Acordo todos os dias, não sinto vontade de sair da cama, mas levanto.
Arrumo minha sobrinha e a levo pra escola.
Não tomo café, mas tanto faz, não tenho fome.
A casa tá bagunçada, tem teia de aranha no teto do meu quarto, combina comigo. Não quero arrumar nada. Mas tento organizar tudo, é necessário.
Paro no meio da casa e o choro vem de lugar nenhum, não tento impedir, deixo vir.
Não sinto fome, mas o almoço precisa ser feito, o faço. Tento me concentrar no que estou fazendo, mas deixo a pia encher de água enquanto lavo os legumes, ando me distraindo fácil.
Tenho que buscar minha sobrinha, a ideia de olhar para pessoas me incomoda, mas vou mesmo assim.
O almoço fica pronto, sirvo minha sobrinha "Não vai comer, mamãe? Você vai ficar dodói". Ela me diz e eu me sirvo de um pouco de alimento, desce sem gosto e rasgando. Não sinto fome.
O relógio bate 13:00 da tarde, e eu me sinto cansada e sem disposição.
Não quero, mas tomo um banho, a sensação ruim do vazio aumenta, tento não sentar no chão do banheiro e chorar, inútil.
Visto uma roupa qualquer e deito na cama, e não quero sair dela.

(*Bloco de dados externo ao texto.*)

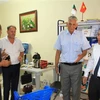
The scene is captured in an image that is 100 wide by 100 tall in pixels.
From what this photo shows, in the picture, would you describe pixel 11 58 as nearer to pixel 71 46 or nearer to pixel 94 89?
pixel 71 46

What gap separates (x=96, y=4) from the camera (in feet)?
10.1

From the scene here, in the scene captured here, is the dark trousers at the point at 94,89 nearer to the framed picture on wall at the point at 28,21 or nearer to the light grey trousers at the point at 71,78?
the light grey trousers at the point at 71,78

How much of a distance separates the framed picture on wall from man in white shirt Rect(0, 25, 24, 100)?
4.95 feet

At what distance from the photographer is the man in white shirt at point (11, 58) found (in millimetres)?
2501

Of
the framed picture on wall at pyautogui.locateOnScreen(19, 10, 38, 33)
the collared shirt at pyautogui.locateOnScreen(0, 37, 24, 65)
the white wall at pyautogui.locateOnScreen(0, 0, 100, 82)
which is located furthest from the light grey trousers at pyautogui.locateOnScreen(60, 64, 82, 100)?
the framed picture on wall at pyautogui.locateOnScreen(19, 10, 38, 33)

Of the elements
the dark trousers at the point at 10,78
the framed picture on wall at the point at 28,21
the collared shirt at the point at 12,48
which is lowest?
the dark trousers at the point at 10,78

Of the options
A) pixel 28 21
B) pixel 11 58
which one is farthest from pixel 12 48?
pixel 28 21

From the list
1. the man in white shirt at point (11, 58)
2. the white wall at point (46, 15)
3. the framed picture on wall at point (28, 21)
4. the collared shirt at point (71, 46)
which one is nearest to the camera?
the collared shirt at point (71, 46)

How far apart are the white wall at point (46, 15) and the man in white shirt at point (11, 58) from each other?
132 cm

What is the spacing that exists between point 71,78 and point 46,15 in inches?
79.5

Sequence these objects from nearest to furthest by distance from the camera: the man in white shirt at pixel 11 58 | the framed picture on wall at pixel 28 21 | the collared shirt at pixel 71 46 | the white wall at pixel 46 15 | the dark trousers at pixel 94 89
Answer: the dark trousers at pixel 94 89 → the collared shirt at pixel 71 46 → the man in white shirt at pixel 11 58 → the white wall at pixel 46 15 → the framed picture on wall at pixel 28 21

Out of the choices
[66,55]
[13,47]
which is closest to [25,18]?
[13,47]

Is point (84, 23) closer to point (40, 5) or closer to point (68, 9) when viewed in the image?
point (68, 9)

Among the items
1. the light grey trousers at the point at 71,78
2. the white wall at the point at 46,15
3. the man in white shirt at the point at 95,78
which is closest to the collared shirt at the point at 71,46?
the light grey trousers at the point at 71,78
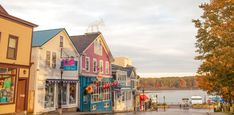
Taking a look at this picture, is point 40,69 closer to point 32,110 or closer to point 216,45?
point 32,110

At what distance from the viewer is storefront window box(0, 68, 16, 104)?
23.0m

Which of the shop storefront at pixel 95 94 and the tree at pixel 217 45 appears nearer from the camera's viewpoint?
the tree at pixel 217 45

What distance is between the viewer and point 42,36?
31.1 m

Meu gato deita sobre meu peito, e fica lá, quietinho, e isso me acalma, até eu lembrar que não alimentei os animais.
Não sinto vontade, mas levanto e dou comida para os cães, os gatos e as galinhas.
Paro no meio do quintal e me pergunto a quem eu estou tentando enganar. Sem resposta.

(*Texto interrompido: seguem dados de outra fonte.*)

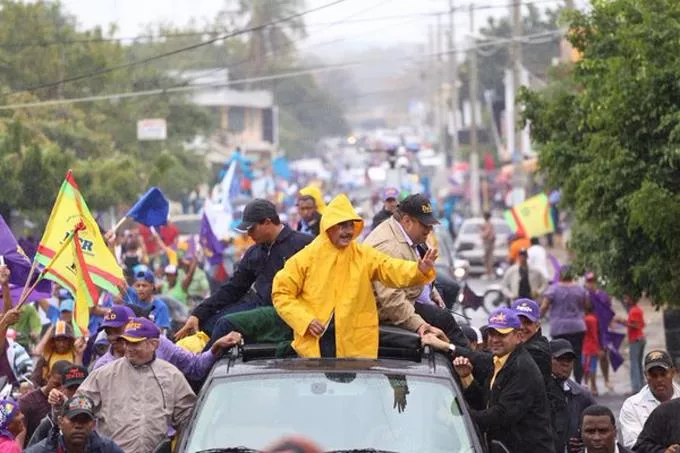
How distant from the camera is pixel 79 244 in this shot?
13438mm

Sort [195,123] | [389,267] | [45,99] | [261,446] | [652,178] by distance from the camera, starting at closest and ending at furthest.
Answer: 1. [261,446]
2. [389,267]
3. [652,178]
4. [45,99]
5. [195,123]

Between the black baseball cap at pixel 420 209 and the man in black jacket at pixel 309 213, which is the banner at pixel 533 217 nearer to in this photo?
the man in black jacket at pixel 309 213

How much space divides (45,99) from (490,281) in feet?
41.3

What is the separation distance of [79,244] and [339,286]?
3928 mm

Bebo um copo de água, esqueci de beber o dia inteiro, também não tenho sede. O Despertador em meu celular é quem me avisa, me lembrando constantemente que eu estou tentando.
Não sinto vontade, mas preparo o lanche da tarde, minha sobrinha acorda e eu a sirvo. "Tem que comer mamãe, pra ficar forte igual o Huck.” Bebo um copo de suco e ela parece feliz. Sinto vontade de por tudo pra fora, mas tento controlar o enjôo respirando fundo.
São 17:00hrs e preciso me arrumar para ir ao curso. Não sinto vontade, não quero ter que olhar para minhas colegas e sorrir, quero ficar na minha cama e dormir. Mas tomo um banho e tento me arrumar um pouco. "Um lixo". O espelho me diz. Mas o ignoro, não é nenhum novidade, tenho que tentar seguir minha vida.
Olho para o comprimido, sinto vontade de tomá-los todos de uma única vez, mas não o faço. Engulo apenas um como se fosse uma navalha, é uma lembrança frequente de que, não posso tentar tudo sozinha, mas a quem vou pedir apoio se ninguém se importa o bastante?
Me vejo no espelho mais uma vez, meu padrasto chegou, não quero que ele veja minha apatia, ponho meu melhor sorriso e saio.
No ônibus, quero chorar, mas não o faço, minha cabeça já está doendo e meus olhos ardem levemente. A maquiagem esconde.
Chego no curso, e não sinto vontade de interagir, mas o faço. Preciso participar, conversar, preciso me distrair do vazio que me invade.
É dia de apresentação, e tudo que quero é correr dali e me esconder, chorar, mas não o faço. Tento controlar a respiração, o tremor nas mãos e as palavras falhas. “podia ter sido melhor.” A professora disse. Tudo bem, eu não sou grande coisa mesmo. A vontade de buscar refúgio no banheiro e chorar ainda está lá, e estou tentando ignorá-la o melhor que posso.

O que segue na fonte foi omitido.